> [Action item]: Would you print only the lines running from the one with "TARRADELLAS 2 - Barcelona vacation rentals" to the final line of the data below, word for word and without pictures?

> [Data for this task]:
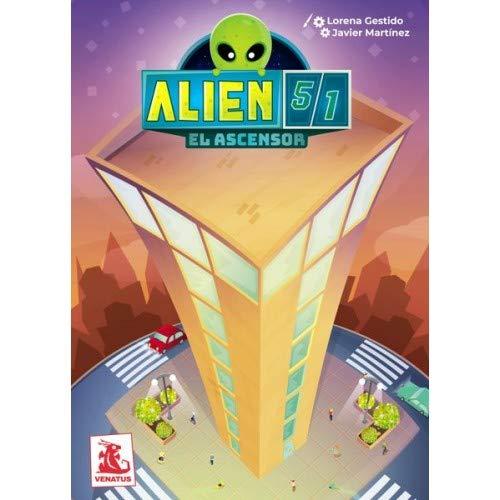 VENATUM Alien 51: El Ascensor - Juego de Mesa [Castellano]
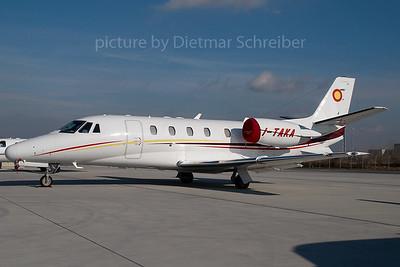 2007-01-31 I-TAKA Cessna 560XL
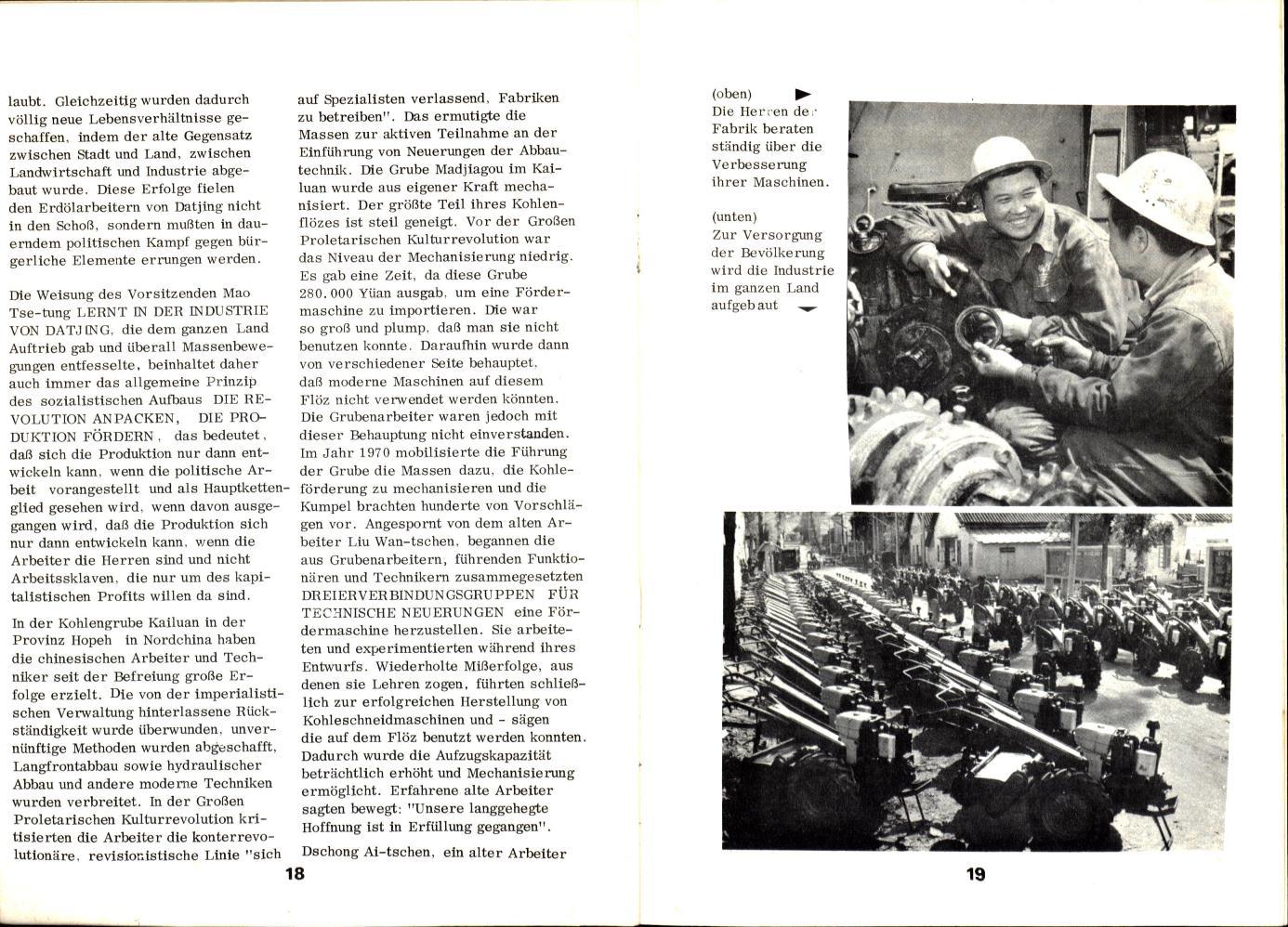 KPDAO_1975_Nationalausstellung_VRCh_in_Koeln_10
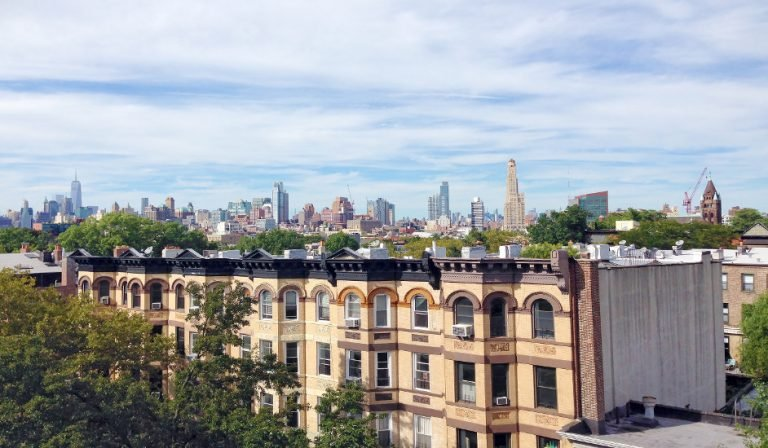 Vistas de Park Slope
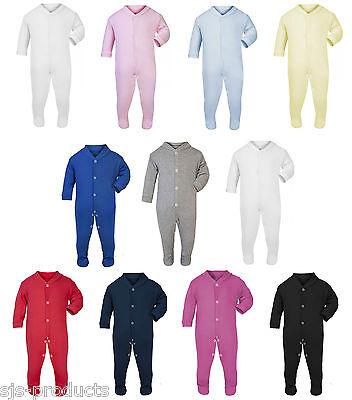 100% Cotton BABY BOY/GIRL Plain Coloured Babygrow Bodysuit Sleepsuit Rompersuit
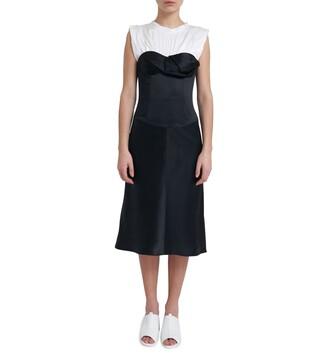 dress short dress short white black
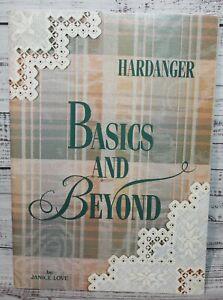 BASICS AND BEYOND HARDANGER booklet JANICE LOVE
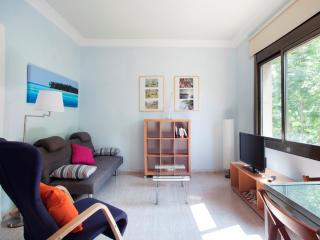 TARRADELLAS 2 - Barcelona vacation rentals
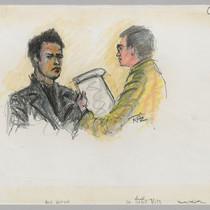 7/2/71 Huey Newton, District Attorney Donald Whyte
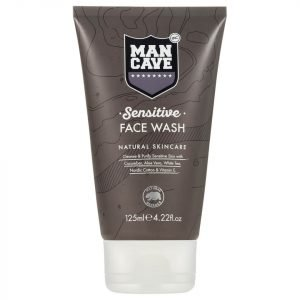 Mancave Sensitive Face Wash 125 Ml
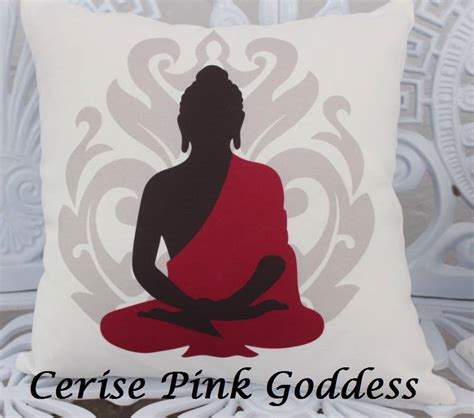 Cushion Cover Pray buddha cushion cover aqua pink grey meditation prayer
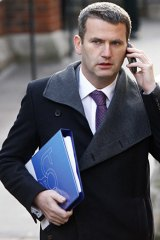 Mark Lewis arrives at the Leveson inquiry last year.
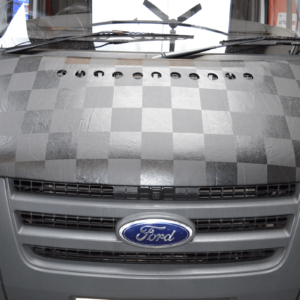 Ford Transit Chequered Bonnet Bra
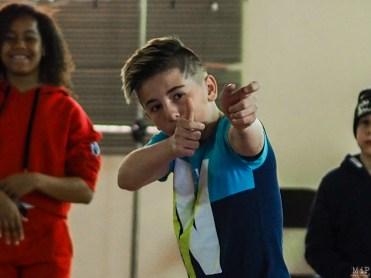 HIP HOP - Fight Sprit Kids-3231258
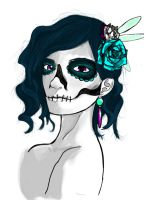 Skull and Flowers Cool by MachineRule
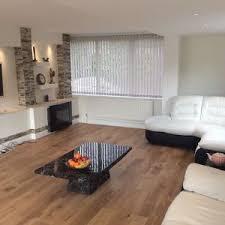 Simply Modern Nice Modular Home Plan Design U0026 DecorSimply Home Design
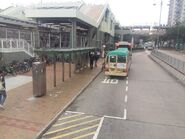 Fanleng Station Bus Stop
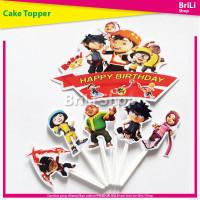 Cake Topper HAPPY BIRTHDAY BoboiBoy Hiasan Kue Ultah Ulang Tahun
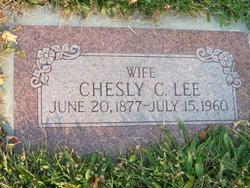 Chesly Carman Lee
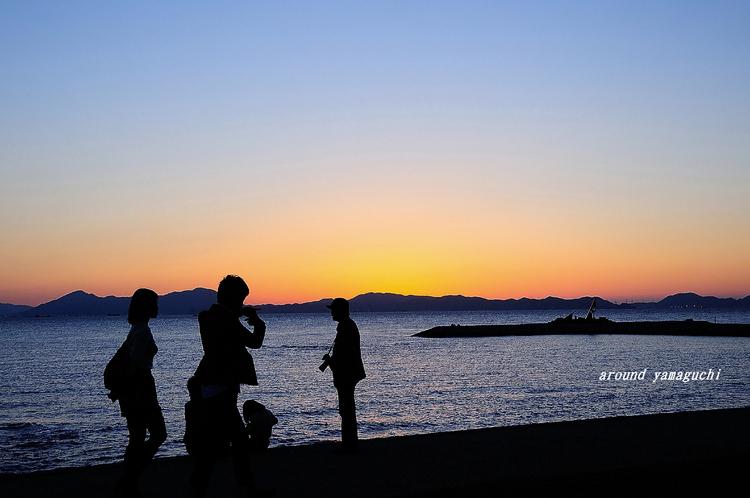 焼野ビーチ05.jpg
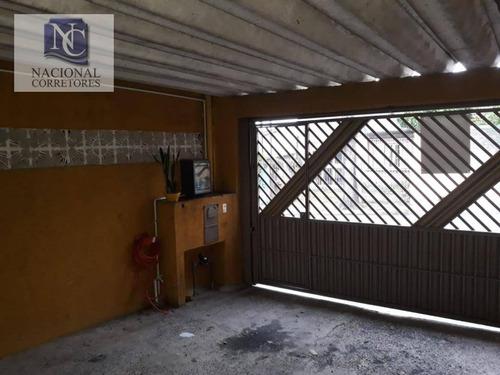 casa residencial à venda, jardim das maravilhas, santo andré. - ca2422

> [Response]:
 TARRADELLAS 2 - Barcelona vacation rentals
 7/2/71 Huey Newton, District Attorney Donald Whyte
 Mancave Sensitive Face Wash 125 Ml
 Cushion Cover Pray buddha cushion cover aqua pink grey meditation prayer
 Mark Lewis arrives at the Leveson inquiry last year.
 Ford Transit Chequered Bonnet Bra
 HIP HOP - Fight Sprit Kids-3231258
 Skull and Flowers Cool by MachineRule
 Simply Modern Nice Modular Home Plan Design U0026 DecorSimply Home Design
 Fanleng Station Bus Stop
 Cake Topper HAPPY BIRTHDAY BoboiBoy Hiasan Kue Ultah Ulang Tahun
 Chesly Carman Lee
 焼野ビーチ05.jpg
 casa residencial à venda, jardim das maravilhas, santo andré. - ca2422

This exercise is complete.